X
Business

Channel 10 finishes $65m digitisation

Last month Channel Ten formally completed a $65 million, three-year infrastructure program to implement digital content and media asset management systems allowing easier file sharing and viewing of content.
Written by Jacquelyn Holt, Contributor

Last month Channel Ten formally completed a $65 million, three-year infrastructure program to implement digital content and media asset management systems allowing easier file sharing and viewing of content.

Lead by IBM, with software provided by Swedish vendor Ardendo, the program involved changing Channel Ten's broadcast storage equipment to an IT backbone, including servers, data libraries and IP connectivity networks, Jeff Yeates, Channel Ten's head of network technology, told ZDNet Australia.

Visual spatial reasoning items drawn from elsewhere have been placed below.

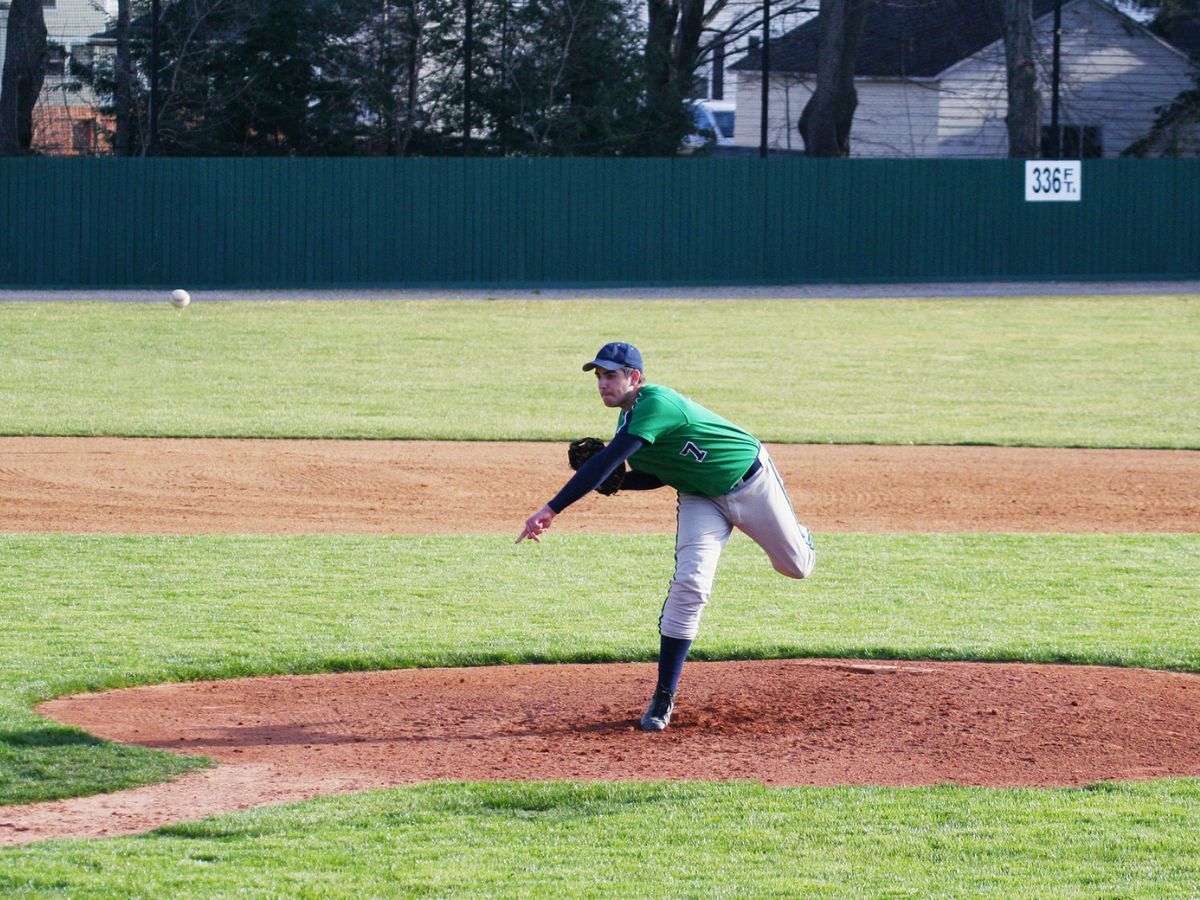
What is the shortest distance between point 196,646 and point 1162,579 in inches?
237

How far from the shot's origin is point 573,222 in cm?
2748

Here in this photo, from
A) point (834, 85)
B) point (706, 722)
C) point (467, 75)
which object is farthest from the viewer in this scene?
point (834, 85)

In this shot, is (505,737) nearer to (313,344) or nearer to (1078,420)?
(1078,420)

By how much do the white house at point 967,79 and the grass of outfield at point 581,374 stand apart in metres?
9.35

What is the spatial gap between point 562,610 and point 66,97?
21.7 metres

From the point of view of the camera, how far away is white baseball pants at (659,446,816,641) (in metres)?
6.29

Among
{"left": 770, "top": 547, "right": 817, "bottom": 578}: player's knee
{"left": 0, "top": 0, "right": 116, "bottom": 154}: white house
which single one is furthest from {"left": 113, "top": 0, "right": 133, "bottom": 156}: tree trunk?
{"left": 770, "top": 547, "right": 817, "bottom": 578}: player's knee

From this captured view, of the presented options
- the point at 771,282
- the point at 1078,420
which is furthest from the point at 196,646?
the point at 771,282

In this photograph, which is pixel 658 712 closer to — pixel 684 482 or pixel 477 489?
pixel 684 482

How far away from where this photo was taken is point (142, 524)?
36.5 ft

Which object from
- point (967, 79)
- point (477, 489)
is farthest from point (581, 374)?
point (967, 79)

While the shift to data files allowed access to Channel Ten content from any desktop, Yeates said the company had to install a media asset management system to simplify the processes. Virtz subsidiary, Ardendo, a prominent software vendor specialising in media content management, provided the software for Channel Ten, in a contract worth over $6 million.

"Our media asset management system is basically digitising all our content, so every bit of programming that comes into Ten now is digitised into a very large IT network and it gets rid of the old process, which used to be a very linear video tape process," Yeates said. "All the material that once would've had to be in a traditional broadcast style is now able to be viewed on desktops, edited on desktops, we can transfer in a file format from one station to another, other stations can view content and they can transfer that content if they want it across an IP computer network."

One of the reasons behind the shift to digital content management was the ease of transition into other formats and across platforms. According to Yeates, the new format both saves costs and time associated with moving into different media platforms including online, mobile and the shift from analog to digital television services.

"When someone does release a new gadget that has been taken up by the public, for us it's just a matter of putting it in that format," he said. "The content itself is available in a format that can process it — all we need to do is put another software package in that allows that new product to be able to see it."

Next for Channel Ten was a project that would allow digitised content to be transferred internationally from the United States. "At the moment it's done via a video circuit, but we are going to a system where we look into their servers and we can move their content directly into our servers," Yeates said.

The project was expected to begin in the next six months and would "carry programming from Los Angeles in a file format from the studio straight into our computer system". Yeates predicted that direct content transfer from the US into Australian servers should be possible by the end of the year.